**Data for this exercise**.
• • • •

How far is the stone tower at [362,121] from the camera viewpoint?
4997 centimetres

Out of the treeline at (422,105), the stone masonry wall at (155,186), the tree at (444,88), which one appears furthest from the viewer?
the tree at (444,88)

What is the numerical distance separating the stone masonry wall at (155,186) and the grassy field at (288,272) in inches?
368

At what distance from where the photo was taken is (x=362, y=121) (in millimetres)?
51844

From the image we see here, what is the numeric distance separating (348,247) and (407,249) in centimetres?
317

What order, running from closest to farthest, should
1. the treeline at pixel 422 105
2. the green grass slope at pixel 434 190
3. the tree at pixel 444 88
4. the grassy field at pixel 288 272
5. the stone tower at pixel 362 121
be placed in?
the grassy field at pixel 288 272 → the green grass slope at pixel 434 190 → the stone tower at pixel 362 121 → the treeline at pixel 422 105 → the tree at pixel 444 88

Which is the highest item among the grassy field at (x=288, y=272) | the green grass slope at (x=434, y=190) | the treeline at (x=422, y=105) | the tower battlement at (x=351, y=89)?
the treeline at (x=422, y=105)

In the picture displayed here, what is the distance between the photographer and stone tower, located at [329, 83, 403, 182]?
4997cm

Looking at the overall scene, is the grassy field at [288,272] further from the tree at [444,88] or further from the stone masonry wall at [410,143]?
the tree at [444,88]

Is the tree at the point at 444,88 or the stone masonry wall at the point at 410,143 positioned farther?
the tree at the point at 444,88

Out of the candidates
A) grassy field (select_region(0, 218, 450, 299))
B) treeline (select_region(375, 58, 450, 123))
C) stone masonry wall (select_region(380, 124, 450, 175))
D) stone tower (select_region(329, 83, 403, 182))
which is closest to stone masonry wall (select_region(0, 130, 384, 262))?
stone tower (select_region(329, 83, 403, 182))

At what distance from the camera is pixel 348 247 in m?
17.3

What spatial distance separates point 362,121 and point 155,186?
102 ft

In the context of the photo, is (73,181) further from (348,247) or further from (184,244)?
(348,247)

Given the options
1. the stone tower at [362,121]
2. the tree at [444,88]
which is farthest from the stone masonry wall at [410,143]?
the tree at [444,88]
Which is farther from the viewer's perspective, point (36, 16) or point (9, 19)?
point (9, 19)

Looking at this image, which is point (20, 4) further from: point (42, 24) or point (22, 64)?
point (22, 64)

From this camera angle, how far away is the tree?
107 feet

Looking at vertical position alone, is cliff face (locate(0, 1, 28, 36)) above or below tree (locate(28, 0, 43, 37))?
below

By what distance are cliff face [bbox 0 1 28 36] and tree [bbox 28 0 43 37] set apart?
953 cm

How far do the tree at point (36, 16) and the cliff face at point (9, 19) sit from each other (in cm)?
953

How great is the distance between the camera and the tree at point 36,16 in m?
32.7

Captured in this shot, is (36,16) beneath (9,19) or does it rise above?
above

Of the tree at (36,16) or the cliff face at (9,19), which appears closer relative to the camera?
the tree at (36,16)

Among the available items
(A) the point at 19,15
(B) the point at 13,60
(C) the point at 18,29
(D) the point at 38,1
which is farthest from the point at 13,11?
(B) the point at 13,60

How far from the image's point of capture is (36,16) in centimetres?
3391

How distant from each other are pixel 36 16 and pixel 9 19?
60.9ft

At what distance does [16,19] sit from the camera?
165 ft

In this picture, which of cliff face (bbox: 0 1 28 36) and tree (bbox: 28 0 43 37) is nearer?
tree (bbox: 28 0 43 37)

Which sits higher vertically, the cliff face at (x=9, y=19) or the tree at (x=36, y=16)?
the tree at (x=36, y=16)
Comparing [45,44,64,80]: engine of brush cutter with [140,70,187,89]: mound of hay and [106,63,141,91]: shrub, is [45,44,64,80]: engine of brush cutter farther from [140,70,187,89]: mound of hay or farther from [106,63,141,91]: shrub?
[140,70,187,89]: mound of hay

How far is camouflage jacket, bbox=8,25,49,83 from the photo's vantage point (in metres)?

• • • •

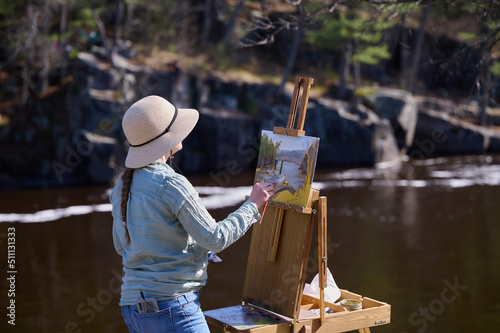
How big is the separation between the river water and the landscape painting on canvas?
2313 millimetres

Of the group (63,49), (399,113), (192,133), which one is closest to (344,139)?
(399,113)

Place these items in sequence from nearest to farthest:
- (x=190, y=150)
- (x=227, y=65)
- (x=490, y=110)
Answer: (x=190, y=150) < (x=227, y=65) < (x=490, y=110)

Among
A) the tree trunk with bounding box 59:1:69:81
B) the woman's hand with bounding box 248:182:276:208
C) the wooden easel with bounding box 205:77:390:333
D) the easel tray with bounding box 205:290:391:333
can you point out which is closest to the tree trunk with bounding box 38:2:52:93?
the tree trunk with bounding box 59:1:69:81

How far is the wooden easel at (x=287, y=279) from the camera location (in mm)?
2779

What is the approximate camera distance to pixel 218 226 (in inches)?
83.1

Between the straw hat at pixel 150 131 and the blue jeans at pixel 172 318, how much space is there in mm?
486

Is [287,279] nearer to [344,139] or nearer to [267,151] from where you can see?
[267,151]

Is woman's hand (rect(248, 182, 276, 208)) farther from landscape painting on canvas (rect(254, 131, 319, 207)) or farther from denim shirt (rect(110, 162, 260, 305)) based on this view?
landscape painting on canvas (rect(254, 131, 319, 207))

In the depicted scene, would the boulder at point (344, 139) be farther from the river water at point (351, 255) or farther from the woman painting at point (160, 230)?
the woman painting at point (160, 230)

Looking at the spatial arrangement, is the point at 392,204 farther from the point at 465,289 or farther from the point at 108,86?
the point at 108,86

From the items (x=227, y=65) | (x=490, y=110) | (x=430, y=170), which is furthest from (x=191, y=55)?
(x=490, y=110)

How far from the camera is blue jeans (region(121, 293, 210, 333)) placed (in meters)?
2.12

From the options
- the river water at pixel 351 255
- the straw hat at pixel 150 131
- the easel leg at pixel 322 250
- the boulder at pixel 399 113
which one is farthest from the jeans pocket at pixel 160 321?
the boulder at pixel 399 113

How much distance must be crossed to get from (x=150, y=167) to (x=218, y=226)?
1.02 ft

• • • •

**What you should do**.
Identify every line in the items above that contains the word "below", and copy each of those lines in full.

**Problem solution**.
Looking at vertical position alone, is cliff face (locate(0, 1, 28, 36)) above or below tree (locate(28, 0, 43, 37))?
below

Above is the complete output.